---------- Materials provided ----------

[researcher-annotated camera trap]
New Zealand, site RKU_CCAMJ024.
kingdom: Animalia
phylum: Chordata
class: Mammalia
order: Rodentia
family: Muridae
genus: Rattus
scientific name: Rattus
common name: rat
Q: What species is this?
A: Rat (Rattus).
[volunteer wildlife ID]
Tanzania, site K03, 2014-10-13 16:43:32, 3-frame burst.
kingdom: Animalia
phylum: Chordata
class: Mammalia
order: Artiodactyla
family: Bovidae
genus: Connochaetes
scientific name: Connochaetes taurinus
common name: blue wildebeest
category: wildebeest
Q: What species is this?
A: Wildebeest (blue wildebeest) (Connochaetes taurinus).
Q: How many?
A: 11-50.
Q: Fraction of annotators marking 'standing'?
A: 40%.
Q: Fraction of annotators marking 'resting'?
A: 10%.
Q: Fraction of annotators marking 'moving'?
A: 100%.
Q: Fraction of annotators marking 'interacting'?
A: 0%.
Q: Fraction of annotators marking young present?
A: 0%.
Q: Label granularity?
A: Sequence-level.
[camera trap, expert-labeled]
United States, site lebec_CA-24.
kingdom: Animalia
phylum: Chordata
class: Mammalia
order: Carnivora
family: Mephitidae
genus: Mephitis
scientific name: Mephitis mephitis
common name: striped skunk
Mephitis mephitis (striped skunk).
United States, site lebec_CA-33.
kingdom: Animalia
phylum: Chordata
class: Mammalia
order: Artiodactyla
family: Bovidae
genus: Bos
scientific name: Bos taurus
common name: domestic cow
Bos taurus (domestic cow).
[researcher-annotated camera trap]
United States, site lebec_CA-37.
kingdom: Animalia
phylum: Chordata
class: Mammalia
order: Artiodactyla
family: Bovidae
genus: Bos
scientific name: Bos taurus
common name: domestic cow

----------

● Task objective: Copy every line above in which the string "States" shows up.

● Response to this task:
United States, site lebec_CA-24.
United States, site lebec_CA-33.
United States, site lebec_CA-37.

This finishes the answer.